TASKS
1) Name every table that is joined onto the transactions table in the product count and sales analysis.
2) Write out the part of the product count and sales analysis starting at "It seems that" and ending at "each campaign type)".

GIVEN TEXT
^^^^^^^^
Product Count & Sales Amt Analysis

Next, we wanted to know how many products were involved in each campaign type, and we wanted to validate that sales amounts differed by campaign with a second graph.

It seems that campaign C lacks in both product count and total sales value.

# Joining tables for further general analysis
df <-transactions %>%
  left_join(products) %>%
  left_join(demographics) %>%
  full_join(campaigns) %>%
  full_join(campaign_descriptions)

  
# This graph show how many products is applied for each type of campaign
#This is the reason why campaign A has the most sales value 
#(df2 is the sales value of each campaign type)
df1 <- df %>%
  group_by(campaign_type) %>%
  count(n_distinct(product_id)) %>%
  summarise(total_products= sum(n))

df1 %>% ggplot(aes(x= campaign_type,y=total_products)) +
  geom_segment( aes(x= campaign_type,xend= campaign_type, y=0, yend= total_products, color= "Orange"), show.legend = FALSE)+
  geom_point(color= 'Orange', size = 3, show.legend = FALSE) + 
  scale_y_continuous(trans= 'log2',name = "Number of products", labels = scales::comma) +
  scale_x_discrete(name= "Campaign Type")+
  labs( title = "Number of products in each campaign type",
        subtitle = "This graph shows the number of products applied \n in each campaign type",
       caption = "http://https://github.com/bradleyboehmke/completejourney")

# Creating a second data frame that looks at sales by campaign type without household information (more intuitive to understand)
df2<- df %>%
  group_by(campaign_type) %>%
summarise(total_sales_campaign_type= sum(sales_value))
^^^^^^^^
SOURCE MATERIAL
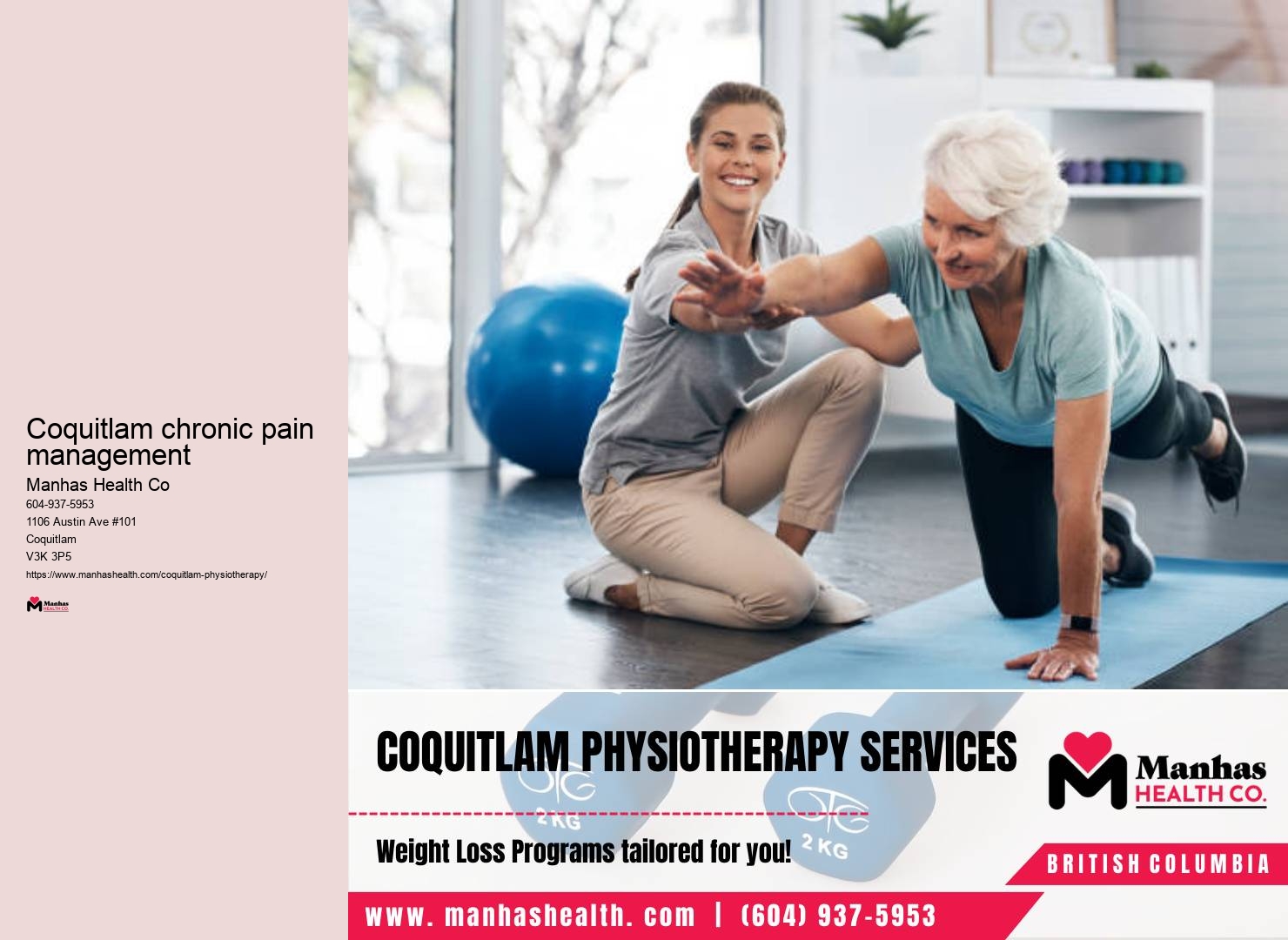 Coquitlam sports injury rehab classes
^^^^^^^^
EXPECTED RESPONSES
1) products, demographics, campaigns, campaign_descriptions

2)
It seems that campaign C lacks in both product count and total sales value.

# Joining tables for further general analysis
df <-transactions %>%
  left_join(products) %>%
  left_join(demographics) %>%
  full_join(campaigns) %>%
  full_join(campaign_descriptions)

  
# This graph show how many products is applied for each type of campaign
#This is the reason why campaign A has the most sales value 
#(df2 is the sales value of each campaign type)